To prove that $X$ is compact, it suffice to show that it is totally bounded and complete.
To show that it is totally bounded, let $\epsilon\gt 0$. Let $m\gt 0$ be such that $\frac{1}{m}\lt\epsilon$. Now, there are only $n^m$ possible finite sequences of length $m$ with values in $\{1,2,\ldots,n\}$. For each such sequence $s$, let $\mathcal{O}_s$ consist of all elements of $X$ that agree with $s$ in the first $m$ points. The set is open, since for every $(x_n)\in \mathcal{O}_s$, any sequence within $\frac{1}{m}$ of $(x_n)$ must agree with $x_n$ on the first $m$ terms, and hence have $s$ as its initial term. Moreover, the distance between any two elements of the set is less than $\epsilon$, so the radius of $\mathcal{O}_s$ is less than $\epsilon$. Since $X$ is the union of the $\mathcal{O}_s$, we see that $X$ is totally bounded.
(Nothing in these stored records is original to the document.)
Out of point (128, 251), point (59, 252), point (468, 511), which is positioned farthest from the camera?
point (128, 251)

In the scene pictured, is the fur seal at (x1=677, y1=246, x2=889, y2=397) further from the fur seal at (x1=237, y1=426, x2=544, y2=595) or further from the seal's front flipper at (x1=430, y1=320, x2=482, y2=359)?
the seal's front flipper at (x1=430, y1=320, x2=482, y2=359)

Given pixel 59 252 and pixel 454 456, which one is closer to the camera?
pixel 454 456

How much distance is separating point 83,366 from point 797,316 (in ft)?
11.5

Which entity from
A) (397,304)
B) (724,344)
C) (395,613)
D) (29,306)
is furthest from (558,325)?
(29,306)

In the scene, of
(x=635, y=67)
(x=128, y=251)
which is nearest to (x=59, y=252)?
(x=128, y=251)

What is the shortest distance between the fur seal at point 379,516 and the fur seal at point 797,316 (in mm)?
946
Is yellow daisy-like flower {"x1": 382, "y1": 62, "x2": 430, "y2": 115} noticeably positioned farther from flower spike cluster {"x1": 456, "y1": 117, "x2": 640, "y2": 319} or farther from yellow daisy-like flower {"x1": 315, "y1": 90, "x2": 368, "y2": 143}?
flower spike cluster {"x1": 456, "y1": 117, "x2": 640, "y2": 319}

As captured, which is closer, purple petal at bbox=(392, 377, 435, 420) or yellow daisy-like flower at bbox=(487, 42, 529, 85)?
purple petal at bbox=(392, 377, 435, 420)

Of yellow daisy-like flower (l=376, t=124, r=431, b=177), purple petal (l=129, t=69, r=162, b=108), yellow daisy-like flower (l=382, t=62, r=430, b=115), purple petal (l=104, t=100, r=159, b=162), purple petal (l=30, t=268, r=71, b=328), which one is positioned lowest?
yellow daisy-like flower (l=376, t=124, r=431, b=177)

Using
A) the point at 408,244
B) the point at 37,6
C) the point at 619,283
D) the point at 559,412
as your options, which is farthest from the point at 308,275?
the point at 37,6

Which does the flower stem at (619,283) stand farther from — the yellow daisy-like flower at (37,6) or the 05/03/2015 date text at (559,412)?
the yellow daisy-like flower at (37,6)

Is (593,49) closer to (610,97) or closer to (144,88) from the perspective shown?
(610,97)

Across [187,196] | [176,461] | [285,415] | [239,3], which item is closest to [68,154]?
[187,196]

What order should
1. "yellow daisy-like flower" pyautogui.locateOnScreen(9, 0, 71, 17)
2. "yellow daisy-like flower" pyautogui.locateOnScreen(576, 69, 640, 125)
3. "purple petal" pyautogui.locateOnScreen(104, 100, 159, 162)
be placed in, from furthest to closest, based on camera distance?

Now suppose that $(x_n)_m$ is a Cauchy sequence. Then for every $k\in\mathbb{N}$ there exists $M(k)\gt 0$ such that if $j,\ell\geq M(k)$, then $d((x_n)_i,(x_n)_j)\lt \frac{1}{k}$. That means that $(x_n)_i$ and $(x_n)_j$ agree in the first $k$ terms. Define the sequence $(y_n)$ by letting $y_k$ be the common $k$th term to all sequences with index greater than $M(k)$. Show that $(x_n)_m\to (y_n)$.
Thus, $X$ is compact.